Moskau - In Westeuropa ärgern sich Verbraucher über steigende Öl- und Gaspreise, in Russland sorgen die zusätzlichen Einnahmen für Wohlstand. Moskau, in den 90er Jahren noch eine weitgehend dunkle Stadt, wird heute geprägt von Leuchtreklamen. Das Kaufhaus GUM am Roten Platz sieht von außen das ganze Jahr aus wie zu Weihnachten. Wohlstand bedeutet mehr Handel. Und Handel bedeutet, dass mehr Waren transportiert werden müssen. Davon will die Deutsche Post mit ihrer Tochter DHL profitieren. Für sein Unternehmen sei Russland wie China, nur direkt vor der Haustür, sagte Post-Chef Klaus Zumwinkel jetzt auf einer Pressereise in Moskau. „Teilweise sind die Wachstumsraten sogar noch höher.“

Die Logistik-Tochter DHL organisiert in Russland den Express-Versand von Dokumenten oder Paketen ins In- und Ausland, hier sieht sich der Konzern als Marktführer.

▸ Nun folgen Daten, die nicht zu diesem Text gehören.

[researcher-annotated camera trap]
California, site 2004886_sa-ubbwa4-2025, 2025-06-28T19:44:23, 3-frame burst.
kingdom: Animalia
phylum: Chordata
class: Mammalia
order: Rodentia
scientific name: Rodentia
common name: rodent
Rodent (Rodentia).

Außerdem betreibt DHL den Transport von Waren per Lkw, Zug, Schiff und Flugzeug oder übernimmt für Kunden wie VW, die eigene Fabriken in Russland haben, die Versorgung mit Bau- und Ersatzteilen. Dabei ist die Tendenz rasch steigend. In diesem Jahr erwartet die Post nach eigenen Angaben je nach Geschäftsfeld in Russland Wachstumsraten zwischen 36 und 50 Prozent.

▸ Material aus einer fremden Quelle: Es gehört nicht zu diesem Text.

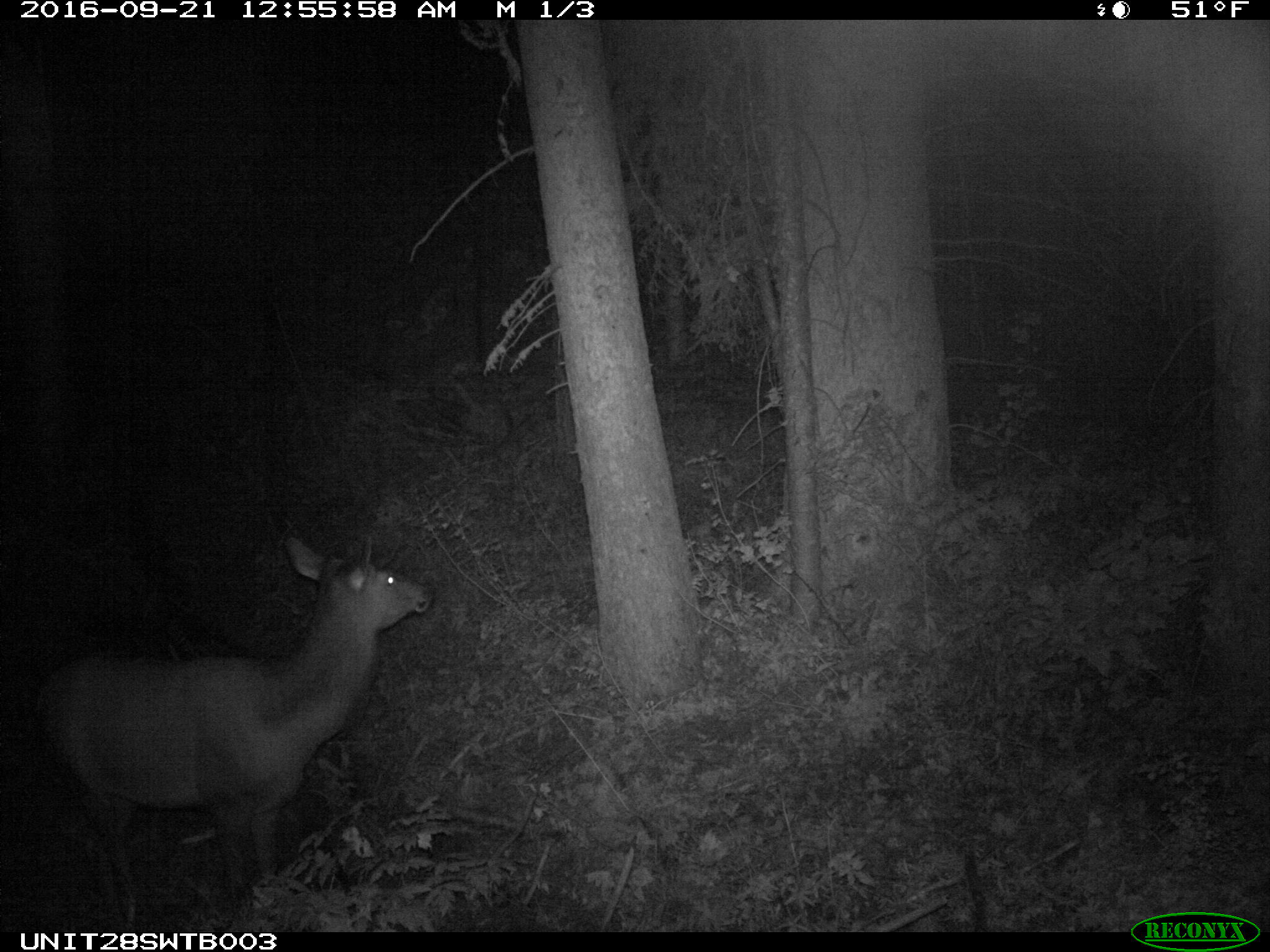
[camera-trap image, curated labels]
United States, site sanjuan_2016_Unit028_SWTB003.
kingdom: Animalia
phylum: Chordata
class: Mammalia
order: Artiodactyla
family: Cervidae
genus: Cervus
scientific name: Cervus elaphus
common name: red deer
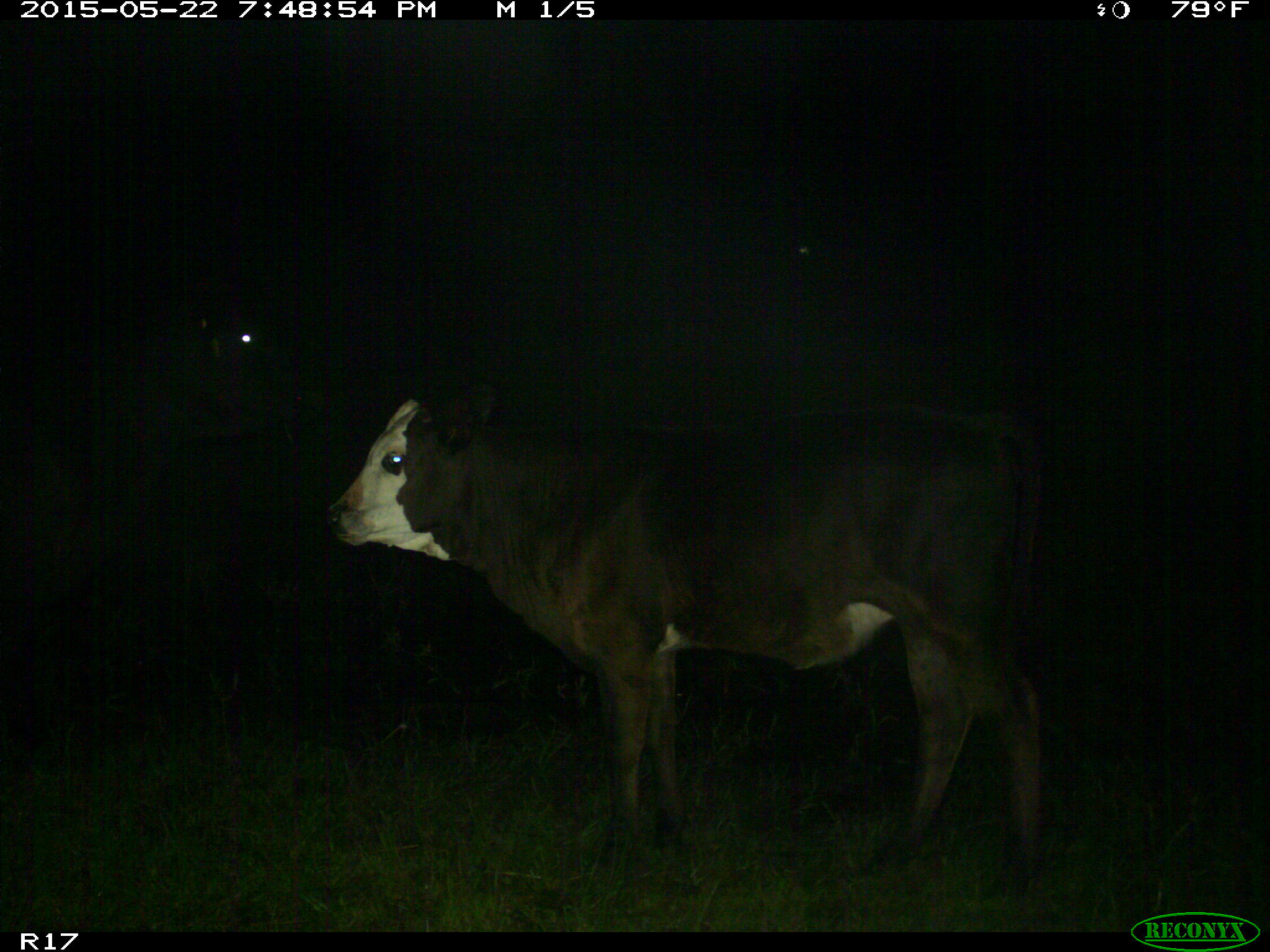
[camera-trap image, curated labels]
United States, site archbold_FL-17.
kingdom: Animalia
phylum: Chordata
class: Mammalia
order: Artiodactyla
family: Bovidae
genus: Bos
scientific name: Bos taurus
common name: domestic cow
Bos taurus (domestic cow).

Überhaupt entwickele sich DHL in gesamt Mittel- und Osteuropa gut. „Das ist ein sehr profitables Geschäft. Häufig ist die Umsatzrendite zweistellig“, sagte Post-Chef Zumwinkel. Der Umsatz liege in den Ländern außerhalb Russlands bei rund 1,2 Milliarden Euro, inklusive des russischen Markts bei mehr als zwei Milliarden. Gerade hat DHL ein neues Logistikzentrum in Puschkino bei Moskau in Betrieb genommen – mit einer Fläche von 300 000 Quadratmetern. 60 Prozent aller russischen Importe würden über die drei Moskauer Flughäfen abgewickelt, erklärte Zumwinkel. Innerhalb der nächsten vier Jahre plane der Konzern Investitionen von 250 Millionen Dollar (rund 176 Millionen Euro) in Russland und weitere 250 Millionen in der übrigen Region.

Doch mit dem Wachstum wird auch das Personal knapp. Laut Post müssen für russische Logistik-Spezialisten mittlerweile zehn Prozent mehr Lohn gezahlt werden als in für die hohen Löhne bekannten London. Trotzdem setzt der Konzern auch in anderen Ländern Osteuropas vor allem auf lokale Kräfte. Das erleichtere die Geschäfte zum Beispiel unter schwierigen politischen Bedingungen, sagte Konzern-Chef Zumwinkel.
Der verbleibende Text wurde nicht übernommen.